Saturday, June 11, 2011

Only the Silent Three Could Help Her

People sometimes give shoujo manga credit for being the first popular genre of comics for girls. But during the 50s ans 60s, when the prototypes of modern shoujo were just being developed, another kind of girls' comics were already thriving halfway around the world in the United Kingdom.

British girls' comics were circulated in periodicals such as Bunty, Judy, and Diana which bore quite a resemblance to shoujo's Margaret, Ciao, and Princess, with comics sharing pages with short stories, recipes, and beauty tips. The kinds of stories they covered reflected the kinds of stories that were popular in girls' novels of the day - so naturally many of them were girls' school stories.

Most of the school stories were thoroughly of the Angela Brazil, Enid Blyton type: hockey games, midnight feasts, pranks and scrapes. This one, though, which I read on the awesome comic blog Out of This World, has an interesting twist. It's about three girls who dress in hooded robes and black masks to become "The Silent Three", a secret society that works in secret to give their aid to those who ask for it.

This time, it's a school maid who asks for help. She's been sacked for breaking the headmistress's vase, but says that she didn't do it. It's up to the Silent Three to find up who framed her. It's all quite exciting, if implausible.



And it's got me well hooked on British girls' comics, too. I'll be on the lookout for more comic school stories.

Monday, June 6, 2011

Secret Places

It's World War II. The Allied and Axis forces are entangled in a bloody battle that spans the globe with no end in sight. And, somewhere in London, a German girl named Laura enrolls in an unremarkable girls' day school.

The wartime anti-German hatred is extended to her as a matter of course; she is called a hun and blamed when an English soldier is killed by a German. During that first week she is ostracized by all the girls - all except one, Patience.



Patience (played by the beautiful Tara MacGowran) is a thoughtful girl with enough insight to realize how unfair her classmates' treatment of Laura is. By not being cruel to her she ends up befriending her almost accidentally. Their friendship deepens as the months pass in their idyllic setting, seemingly so far from the war, until Patience's sentimental affection for Laura grows to such a level that she feels she must end it.
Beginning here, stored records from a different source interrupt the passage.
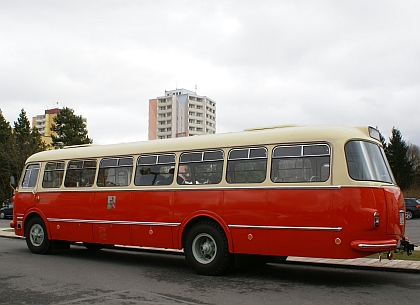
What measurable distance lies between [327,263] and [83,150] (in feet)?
22.1

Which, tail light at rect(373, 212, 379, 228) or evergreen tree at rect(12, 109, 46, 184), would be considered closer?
tail light at rect(373, 212, 379, 228)

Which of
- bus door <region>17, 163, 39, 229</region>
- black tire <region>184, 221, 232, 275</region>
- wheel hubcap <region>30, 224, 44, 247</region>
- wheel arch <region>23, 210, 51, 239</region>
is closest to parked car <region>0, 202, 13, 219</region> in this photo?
bus door <region>17, 163, 39, 229</region>

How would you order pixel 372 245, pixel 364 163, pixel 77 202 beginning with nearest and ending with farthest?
pixel 372 245, pixel 364 163, pixel 77 202

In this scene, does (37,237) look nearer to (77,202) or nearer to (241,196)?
(77,202)

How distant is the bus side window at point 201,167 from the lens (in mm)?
10492

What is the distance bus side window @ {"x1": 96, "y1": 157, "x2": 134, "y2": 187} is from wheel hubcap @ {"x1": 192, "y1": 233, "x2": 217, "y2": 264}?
2.48 metres

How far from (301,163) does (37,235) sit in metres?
8.24

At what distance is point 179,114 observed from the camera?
144250mm

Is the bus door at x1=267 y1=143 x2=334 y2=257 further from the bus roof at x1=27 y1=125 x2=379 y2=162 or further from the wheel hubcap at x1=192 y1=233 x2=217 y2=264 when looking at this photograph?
the wheel hubcap at x1=192 y1=233 x2=217 y2=264

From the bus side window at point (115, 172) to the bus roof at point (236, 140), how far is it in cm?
18

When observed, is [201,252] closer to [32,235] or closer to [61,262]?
[61,262]

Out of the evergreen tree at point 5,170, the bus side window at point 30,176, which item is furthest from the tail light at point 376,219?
the evergreen tree at point 5,170

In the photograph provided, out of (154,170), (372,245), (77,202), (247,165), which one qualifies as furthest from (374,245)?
(77,202)

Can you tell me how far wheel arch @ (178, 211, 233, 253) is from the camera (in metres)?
9.99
Her decision has disastrous effects.



Secret Places is the kind of film that is more occupied with atmosphere than plot. There are plenty of lovely spans of the English summer countryside as nostalgic piano music plays. The whole film is imbued with so much nostalgia that it seems almost sepia-toned with it. There is drama, multiple storylines of it, but not a single loose end is ever really tied; whoever was missing is either still missing or dead, and Patience's attraction to Laura feels more forgotten about in the end than anything else.



Still it was a beautiful film that will linger in my memory for a long time. I've got to seek out the book it was based on.